I use the Pomodoro Technique because it works well for me. As it always happens, people see my Pomodoro Timer and ask me about it. I always take the time to explain and coach them if they’re interested. Those who aren’t interested at least start to respect my focused time and won’t interrupt me when they see I have my timer running.

Be mindful of abandoned Pomodoros

When you’re interrupted, you MUST abandon your Pomodoro. When you do, keep track of it. Write down why you had to abandon it. At the end of the day, reflect upon it and see if there’s anything that can be done/changed so that such interruption won’t happen again. Maybe you had an internal interruption caused by a Facebook notification you saw in a tab on your browser you’ve left open, so you now decide to close all tabs with content that’s not related to the task at hand.
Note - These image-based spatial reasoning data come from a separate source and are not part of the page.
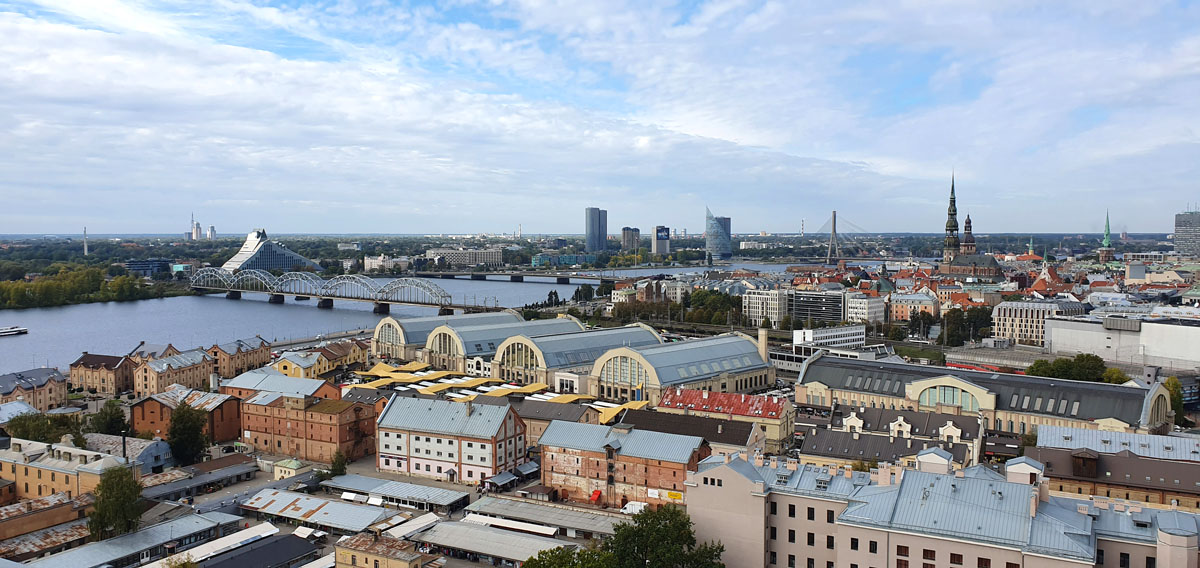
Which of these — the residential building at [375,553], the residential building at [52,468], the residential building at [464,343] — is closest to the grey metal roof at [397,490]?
the residential building at [375,553]

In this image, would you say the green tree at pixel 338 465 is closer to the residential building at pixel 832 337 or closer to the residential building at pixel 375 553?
the residential building at pixel 375 553

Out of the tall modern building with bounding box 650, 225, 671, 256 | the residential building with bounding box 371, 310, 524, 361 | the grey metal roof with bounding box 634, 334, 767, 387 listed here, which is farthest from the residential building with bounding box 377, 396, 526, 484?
the tall modern building with bounding box 650, 225, 671, 256

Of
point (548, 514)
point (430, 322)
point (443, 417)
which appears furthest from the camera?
point (430, 322)

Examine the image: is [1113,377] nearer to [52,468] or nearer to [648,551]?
[648,551]

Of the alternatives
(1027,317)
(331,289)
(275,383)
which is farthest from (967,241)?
(275,383)

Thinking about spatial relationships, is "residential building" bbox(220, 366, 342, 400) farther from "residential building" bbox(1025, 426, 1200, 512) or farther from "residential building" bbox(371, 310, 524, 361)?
"residential building" bbox(1025, 426, 1200, 512)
Or maybe you had an external interruption, caused by a co-worker that walked up to your desk and started talking about last night’s game, so you now decide to politely ask that person not to interrupt when you have your “do not disturb” sign up, whatever that sign is.

I talk more about managing interruptions in a previous post.

Working in Pomodoros all-day

People often ask me, “do you work in Pomodoros all day?”. That’d be great, but unlikely. I have different meetings at different times of the day on different days of the week.

I normally look at the schedule for the current day and find the blocks of time where I can work in Pomodoros. Any available half-hour is a Pomodoro where I can do productive work. If I can only do one Pomodoro in a given time window, I’ll use that for tasks that would comfortably fit in (a 1-Pomodoro task, as opposed to 3). Maybe processing emails, for example. If I have a larger window, say two hours, than I plan on 4 pomodoros, which is a nice time for focused, deep-thinking work.

If you do something like that, consider blocking those times in your calendar so people won’t reel you into unplanned meetings (just add something to your calendar such as “Pomodoro slot”, “Focused tasks”, or something like that). Over time, people will learn to respect that. Of course, let people know it’s ok to interrupt you during that time if there’s a real urgent matter that needs your attention.

Do you mute the ticking sound of the timer?

The ticking sound of timers drives some people nuts! If I’m deep in thought, that sound actually helps me stay in the zone. Some people also say the sound helps to stay focused (“the clock is ticking… I need to get this done!”).

I also like being able to see the timer. Let’s say I’ve planned to work on a task for 1 Pomodoro. I’m 20 minutes in and I think I’m done with my task. I look at the timer and see there are 5 minutes left. Instead of either “calling it a Pomodoro” or jumping to the next thing, I use that time to review what I’ve done. At times, it works like my “mini-retro” within a task. Maybe I can identify some quick code cleanup opportunities. Maybe I can identify things that could have been done better, but that can’t be done in 5 minutes, so I just take good notes about it, with enough context, so that should I have the time to come back and address it, I can quickly get my mind and thought process back and get it done.

Do you use an app for that?

Yes, I do. I have considered getting an actual Pomodoro kitchen timer, but I’m sure co-workers wouldn’t like having the tic-tac in the office. So I use either an app or a website such as this one.